Export of Labrador Sea Water from the subpolar North Atlantic: A Lagrangian perspective

Results from 59 acoustically tracked RAFOS floats obtained during 2003–2008 are analyzed here to study the spreading pathways of Labrador Sea Water (LSW) from the subpolar to subtropical North Atlantic. An earlier paper based on a subset of these float data presented evidence of a potentially important interior pathway for the southward spreading of LSW. Here those results are reinforced with the full data set and new information on LSW pathways around the Grand Banks is presented. About 70% of the RAFOS floats were expelled into the ocean interior east of the Grand Banks and meandered slowly eastward toward the mid-Atlantic ridge, a pathway observed previously with profiling floats. Less than 10% was advected continuously around the Grand Banks by the Deep Western Boundary Current (DWBC). A larger fraction (∼17%) drifted into the subtropical interior from the Tail of the Grand Banks, suggesting that this pathway is at least if not more important than the DWBC pathway for the export of LSW to the subtropics. RAFOS floats released closest to the continental slope at 700 m depth were more likely to rapidly reach subtropical latitudes, mainly because they drifted through Flemish Pass, a 1100 m deep channel between the Grand Banks and the Flemish Cap, which protects fluid parcels from being swept off the continental slope by meanders of the North Atlantic Current.
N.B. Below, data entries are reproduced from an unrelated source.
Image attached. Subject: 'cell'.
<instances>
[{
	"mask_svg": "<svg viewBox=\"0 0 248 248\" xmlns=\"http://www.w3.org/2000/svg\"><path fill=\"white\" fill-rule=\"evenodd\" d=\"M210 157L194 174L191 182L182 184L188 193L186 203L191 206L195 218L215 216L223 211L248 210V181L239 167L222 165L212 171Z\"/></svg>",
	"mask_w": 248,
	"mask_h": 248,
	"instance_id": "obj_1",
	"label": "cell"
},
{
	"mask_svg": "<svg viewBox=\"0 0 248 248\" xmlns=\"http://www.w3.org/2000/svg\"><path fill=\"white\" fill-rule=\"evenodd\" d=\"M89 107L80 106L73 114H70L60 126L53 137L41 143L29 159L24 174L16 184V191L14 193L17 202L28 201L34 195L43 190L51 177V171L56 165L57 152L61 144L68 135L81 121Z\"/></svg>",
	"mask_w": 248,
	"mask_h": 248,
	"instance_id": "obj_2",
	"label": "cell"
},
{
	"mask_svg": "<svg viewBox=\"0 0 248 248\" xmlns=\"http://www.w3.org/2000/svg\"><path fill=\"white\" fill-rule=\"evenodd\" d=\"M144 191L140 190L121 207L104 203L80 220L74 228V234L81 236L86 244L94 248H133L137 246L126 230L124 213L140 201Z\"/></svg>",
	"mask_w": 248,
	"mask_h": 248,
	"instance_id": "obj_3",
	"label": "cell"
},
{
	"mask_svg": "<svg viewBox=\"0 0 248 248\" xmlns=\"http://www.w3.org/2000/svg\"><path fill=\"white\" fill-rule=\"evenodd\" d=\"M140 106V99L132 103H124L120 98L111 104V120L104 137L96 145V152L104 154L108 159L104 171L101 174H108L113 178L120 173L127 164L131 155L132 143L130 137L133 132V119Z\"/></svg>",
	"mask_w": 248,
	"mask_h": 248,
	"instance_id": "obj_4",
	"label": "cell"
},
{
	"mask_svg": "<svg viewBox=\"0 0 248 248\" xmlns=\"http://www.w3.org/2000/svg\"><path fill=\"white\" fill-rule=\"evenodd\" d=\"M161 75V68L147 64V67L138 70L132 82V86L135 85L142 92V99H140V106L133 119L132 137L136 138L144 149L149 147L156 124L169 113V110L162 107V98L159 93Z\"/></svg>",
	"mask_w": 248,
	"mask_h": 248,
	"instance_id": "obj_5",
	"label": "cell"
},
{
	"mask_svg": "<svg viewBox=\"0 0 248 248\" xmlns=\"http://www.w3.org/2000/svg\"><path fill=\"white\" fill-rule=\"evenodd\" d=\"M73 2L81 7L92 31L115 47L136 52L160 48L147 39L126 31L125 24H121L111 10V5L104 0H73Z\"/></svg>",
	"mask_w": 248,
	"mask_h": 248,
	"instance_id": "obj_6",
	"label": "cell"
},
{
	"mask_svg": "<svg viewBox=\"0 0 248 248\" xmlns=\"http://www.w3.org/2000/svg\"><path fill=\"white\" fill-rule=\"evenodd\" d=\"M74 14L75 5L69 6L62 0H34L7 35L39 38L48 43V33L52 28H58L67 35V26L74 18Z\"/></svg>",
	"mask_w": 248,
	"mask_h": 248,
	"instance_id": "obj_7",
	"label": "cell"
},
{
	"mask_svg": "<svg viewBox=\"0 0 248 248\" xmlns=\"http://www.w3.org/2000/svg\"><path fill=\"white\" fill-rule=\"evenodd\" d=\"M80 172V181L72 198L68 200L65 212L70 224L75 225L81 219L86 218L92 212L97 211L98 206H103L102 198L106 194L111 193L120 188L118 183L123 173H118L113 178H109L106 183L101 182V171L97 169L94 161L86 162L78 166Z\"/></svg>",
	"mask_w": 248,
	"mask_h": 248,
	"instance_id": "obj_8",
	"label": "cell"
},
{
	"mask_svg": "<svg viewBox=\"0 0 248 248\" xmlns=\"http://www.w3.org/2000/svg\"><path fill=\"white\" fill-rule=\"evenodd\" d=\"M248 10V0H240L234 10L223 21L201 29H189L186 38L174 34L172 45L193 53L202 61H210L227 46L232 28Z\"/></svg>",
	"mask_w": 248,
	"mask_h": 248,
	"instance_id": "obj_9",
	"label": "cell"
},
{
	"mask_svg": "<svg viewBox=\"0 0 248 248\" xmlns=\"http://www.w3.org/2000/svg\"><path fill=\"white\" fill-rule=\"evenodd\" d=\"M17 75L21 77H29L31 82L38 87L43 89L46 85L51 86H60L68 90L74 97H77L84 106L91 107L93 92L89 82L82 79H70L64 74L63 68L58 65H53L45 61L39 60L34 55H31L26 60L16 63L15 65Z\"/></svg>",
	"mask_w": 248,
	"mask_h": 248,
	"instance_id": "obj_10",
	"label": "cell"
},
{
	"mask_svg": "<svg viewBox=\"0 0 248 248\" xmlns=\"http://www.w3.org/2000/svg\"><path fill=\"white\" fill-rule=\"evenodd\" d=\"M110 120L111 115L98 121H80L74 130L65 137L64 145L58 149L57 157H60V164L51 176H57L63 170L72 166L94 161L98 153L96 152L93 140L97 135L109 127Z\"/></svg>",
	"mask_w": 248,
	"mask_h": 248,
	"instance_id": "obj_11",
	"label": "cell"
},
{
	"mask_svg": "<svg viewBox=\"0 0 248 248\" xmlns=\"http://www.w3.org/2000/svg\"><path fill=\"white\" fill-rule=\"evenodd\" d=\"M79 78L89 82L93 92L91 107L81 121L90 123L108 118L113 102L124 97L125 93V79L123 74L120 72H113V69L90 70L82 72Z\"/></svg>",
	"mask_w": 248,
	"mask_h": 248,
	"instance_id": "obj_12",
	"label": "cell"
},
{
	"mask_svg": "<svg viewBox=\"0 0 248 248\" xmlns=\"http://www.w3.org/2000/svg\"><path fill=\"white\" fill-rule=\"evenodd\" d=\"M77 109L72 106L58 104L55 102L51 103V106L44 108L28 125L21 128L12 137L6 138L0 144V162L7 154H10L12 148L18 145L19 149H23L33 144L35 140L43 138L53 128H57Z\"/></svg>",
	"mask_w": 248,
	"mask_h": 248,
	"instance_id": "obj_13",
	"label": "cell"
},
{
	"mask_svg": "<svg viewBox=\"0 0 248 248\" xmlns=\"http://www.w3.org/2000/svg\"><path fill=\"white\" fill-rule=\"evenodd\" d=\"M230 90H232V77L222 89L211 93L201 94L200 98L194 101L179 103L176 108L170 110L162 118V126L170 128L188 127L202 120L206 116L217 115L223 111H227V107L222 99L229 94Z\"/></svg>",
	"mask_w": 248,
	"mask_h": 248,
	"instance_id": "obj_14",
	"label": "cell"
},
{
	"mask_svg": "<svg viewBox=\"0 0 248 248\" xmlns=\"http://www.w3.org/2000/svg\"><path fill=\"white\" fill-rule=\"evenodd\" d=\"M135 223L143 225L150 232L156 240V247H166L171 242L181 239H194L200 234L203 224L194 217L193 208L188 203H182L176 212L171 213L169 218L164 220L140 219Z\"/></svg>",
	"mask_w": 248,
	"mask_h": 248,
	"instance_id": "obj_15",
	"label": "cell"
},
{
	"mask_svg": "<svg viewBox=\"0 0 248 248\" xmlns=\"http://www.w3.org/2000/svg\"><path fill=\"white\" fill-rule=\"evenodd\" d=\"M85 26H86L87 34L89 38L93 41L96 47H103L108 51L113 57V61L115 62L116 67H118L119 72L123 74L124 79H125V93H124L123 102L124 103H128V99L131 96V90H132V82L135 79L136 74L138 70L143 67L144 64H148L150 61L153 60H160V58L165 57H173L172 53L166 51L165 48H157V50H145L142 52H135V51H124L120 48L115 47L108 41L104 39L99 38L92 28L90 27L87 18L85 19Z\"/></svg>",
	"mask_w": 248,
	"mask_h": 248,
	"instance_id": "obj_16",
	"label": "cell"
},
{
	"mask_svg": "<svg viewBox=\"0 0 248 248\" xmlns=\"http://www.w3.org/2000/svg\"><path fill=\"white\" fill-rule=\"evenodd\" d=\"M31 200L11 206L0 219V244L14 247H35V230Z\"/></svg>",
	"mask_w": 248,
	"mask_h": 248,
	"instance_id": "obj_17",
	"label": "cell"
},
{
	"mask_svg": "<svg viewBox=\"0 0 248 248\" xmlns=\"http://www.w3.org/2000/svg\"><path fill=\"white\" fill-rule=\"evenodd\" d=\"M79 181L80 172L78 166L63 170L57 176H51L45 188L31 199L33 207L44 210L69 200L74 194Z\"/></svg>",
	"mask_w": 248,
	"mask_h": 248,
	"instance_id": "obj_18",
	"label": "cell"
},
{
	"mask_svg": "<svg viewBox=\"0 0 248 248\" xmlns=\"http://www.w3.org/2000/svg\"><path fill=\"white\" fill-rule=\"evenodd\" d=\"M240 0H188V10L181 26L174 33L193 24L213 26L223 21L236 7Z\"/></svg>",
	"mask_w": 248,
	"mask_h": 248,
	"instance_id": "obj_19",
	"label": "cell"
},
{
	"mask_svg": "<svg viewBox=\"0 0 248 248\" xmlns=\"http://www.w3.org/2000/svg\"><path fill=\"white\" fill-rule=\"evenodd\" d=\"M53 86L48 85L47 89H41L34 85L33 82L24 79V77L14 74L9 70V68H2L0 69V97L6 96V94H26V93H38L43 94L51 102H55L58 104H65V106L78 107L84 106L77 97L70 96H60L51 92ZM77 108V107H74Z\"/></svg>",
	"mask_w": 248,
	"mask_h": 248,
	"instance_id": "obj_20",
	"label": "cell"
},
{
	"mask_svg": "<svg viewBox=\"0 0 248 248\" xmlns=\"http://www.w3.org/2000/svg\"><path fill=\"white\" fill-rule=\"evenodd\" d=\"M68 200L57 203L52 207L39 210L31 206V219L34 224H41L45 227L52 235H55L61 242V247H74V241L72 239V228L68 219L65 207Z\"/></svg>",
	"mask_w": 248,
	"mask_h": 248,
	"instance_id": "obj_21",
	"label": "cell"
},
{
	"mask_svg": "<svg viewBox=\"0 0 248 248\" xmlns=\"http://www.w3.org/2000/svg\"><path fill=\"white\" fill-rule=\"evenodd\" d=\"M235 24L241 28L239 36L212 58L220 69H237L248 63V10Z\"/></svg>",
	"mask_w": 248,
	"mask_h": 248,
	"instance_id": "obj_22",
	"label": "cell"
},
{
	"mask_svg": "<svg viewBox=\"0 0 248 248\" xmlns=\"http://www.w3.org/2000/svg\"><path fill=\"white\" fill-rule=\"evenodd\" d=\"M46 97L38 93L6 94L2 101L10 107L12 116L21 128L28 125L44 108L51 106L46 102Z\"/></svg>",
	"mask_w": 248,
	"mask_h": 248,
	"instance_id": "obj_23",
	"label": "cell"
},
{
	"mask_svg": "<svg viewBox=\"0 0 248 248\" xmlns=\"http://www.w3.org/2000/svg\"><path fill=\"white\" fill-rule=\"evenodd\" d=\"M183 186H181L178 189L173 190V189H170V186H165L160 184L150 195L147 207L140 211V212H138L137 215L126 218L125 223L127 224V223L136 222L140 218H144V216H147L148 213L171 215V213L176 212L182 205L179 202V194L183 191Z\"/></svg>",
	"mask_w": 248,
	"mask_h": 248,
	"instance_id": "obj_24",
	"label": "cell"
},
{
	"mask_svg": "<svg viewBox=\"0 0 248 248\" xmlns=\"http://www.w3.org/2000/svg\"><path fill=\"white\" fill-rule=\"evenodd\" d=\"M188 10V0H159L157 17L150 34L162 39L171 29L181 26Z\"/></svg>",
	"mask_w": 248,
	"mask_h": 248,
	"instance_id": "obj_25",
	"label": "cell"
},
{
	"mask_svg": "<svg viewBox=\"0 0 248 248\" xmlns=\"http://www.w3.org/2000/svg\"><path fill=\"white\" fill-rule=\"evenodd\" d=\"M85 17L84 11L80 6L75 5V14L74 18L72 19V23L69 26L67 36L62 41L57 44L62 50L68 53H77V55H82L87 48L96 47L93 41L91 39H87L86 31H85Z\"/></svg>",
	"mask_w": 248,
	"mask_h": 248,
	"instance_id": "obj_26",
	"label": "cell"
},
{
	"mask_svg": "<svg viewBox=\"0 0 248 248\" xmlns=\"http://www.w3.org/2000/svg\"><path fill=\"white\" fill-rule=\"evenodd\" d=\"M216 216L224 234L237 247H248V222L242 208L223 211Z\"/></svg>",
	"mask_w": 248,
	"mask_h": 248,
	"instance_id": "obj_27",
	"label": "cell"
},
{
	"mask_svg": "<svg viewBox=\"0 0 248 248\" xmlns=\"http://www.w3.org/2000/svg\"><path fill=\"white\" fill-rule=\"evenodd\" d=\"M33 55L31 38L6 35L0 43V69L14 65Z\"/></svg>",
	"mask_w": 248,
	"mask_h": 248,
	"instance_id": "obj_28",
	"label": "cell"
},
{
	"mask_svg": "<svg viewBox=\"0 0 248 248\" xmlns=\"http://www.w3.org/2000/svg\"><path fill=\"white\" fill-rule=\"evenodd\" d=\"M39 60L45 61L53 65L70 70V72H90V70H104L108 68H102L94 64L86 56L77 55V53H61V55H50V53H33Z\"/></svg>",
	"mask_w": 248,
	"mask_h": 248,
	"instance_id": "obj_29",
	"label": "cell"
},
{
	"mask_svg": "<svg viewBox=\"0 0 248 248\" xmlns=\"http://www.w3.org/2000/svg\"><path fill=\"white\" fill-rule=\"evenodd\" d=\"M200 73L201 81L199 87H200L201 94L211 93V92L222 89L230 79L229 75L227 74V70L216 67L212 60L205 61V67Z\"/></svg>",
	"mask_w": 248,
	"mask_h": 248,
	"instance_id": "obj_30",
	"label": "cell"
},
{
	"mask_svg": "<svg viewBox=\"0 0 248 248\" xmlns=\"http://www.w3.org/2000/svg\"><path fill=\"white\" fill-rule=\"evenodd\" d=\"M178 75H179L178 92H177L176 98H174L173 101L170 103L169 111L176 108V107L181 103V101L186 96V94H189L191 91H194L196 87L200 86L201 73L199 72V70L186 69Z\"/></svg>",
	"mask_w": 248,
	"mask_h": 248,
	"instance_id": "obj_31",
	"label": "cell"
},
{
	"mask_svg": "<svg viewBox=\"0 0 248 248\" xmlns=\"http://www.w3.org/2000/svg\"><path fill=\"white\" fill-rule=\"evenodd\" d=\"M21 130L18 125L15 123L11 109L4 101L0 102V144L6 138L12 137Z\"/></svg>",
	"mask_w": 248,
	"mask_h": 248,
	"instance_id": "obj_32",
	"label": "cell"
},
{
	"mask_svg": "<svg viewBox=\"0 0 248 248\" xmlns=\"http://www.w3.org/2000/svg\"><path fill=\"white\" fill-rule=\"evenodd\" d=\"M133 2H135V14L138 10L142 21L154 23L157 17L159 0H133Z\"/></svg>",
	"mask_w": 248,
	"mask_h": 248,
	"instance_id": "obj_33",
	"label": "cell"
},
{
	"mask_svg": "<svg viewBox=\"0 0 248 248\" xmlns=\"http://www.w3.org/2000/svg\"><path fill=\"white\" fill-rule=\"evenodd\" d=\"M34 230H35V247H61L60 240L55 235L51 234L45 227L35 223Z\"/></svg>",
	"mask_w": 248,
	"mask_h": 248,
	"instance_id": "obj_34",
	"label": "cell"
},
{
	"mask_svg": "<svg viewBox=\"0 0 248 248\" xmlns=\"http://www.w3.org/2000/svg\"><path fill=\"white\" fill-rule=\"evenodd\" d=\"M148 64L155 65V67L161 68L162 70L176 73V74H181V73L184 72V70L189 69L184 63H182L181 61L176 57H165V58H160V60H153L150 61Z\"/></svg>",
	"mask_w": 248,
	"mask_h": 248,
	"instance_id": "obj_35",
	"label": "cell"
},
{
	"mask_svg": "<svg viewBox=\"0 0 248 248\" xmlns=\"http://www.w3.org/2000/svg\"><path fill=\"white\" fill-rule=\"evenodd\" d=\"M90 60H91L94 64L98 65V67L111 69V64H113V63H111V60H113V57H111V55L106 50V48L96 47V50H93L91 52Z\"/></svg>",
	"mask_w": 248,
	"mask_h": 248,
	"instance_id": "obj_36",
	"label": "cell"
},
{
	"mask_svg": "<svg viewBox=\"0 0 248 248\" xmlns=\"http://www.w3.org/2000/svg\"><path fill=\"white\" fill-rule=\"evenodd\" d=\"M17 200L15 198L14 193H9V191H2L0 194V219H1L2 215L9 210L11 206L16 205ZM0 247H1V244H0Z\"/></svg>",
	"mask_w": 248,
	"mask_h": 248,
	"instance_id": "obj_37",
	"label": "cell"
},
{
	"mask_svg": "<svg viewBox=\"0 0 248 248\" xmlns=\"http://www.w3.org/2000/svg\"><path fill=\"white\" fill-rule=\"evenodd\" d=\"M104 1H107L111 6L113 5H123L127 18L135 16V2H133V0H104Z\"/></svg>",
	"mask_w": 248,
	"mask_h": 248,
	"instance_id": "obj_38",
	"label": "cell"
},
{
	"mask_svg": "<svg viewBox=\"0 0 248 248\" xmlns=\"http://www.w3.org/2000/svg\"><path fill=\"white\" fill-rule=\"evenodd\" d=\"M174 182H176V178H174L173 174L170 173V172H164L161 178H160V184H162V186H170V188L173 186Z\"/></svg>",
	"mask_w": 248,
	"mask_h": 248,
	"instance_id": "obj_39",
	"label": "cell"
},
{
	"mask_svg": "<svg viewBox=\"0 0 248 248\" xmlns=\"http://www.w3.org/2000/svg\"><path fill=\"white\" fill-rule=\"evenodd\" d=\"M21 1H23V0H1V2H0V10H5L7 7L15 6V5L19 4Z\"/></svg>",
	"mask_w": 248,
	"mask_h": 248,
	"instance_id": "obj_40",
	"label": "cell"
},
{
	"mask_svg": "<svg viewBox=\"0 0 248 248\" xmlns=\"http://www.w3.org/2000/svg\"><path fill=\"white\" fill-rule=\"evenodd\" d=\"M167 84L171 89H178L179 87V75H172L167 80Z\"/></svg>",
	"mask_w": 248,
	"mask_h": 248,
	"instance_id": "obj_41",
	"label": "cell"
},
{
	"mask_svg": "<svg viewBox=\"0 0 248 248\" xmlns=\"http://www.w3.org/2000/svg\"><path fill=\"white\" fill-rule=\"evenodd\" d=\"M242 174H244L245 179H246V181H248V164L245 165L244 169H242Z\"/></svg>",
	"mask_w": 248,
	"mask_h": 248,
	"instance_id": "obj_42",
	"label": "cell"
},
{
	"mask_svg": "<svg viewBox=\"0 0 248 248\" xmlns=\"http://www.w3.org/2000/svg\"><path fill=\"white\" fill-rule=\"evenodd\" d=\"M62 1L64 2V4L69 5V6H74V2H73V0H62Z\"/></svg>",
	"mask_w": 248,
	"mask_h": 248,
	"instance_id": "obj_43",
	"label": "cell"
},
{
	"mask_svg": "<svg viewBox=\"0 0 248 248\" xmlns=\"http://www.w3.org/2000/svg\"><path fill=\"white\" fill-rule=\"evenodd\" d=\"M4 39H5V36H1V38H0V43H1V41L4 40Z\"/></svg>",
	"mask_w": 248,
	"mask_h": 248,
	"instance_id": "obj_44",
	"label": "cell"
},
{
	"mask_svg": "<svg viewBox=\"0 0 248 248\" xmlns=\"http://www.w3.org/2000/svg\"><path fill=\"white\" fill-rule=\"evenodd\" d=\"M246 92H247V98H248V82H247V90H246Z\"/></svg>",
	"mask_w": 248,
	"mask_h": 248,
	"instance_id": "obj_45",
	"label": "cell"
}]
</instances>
A statistical comparison of the RAFOS trajectories with more than 5000 simulated floats obtained from the Family of Linked Atlantic Models Experiment (FLAME) high-resolution ocean general circulation model reveals a similar pattern of LSW spreading. The RAFOS and simulated floats are also used to show that contrary to a previous modeling study, the isobaric RAFOS floats do not underestimate the amount of LSW that continuously follows the DWBC around the Grand Banks compared to isopycnal floats. These results have implications for the connectivity of the deep limb of the Atlantic Meridional Overturning Circulation between the subpolar and the subtropical North Atlantic.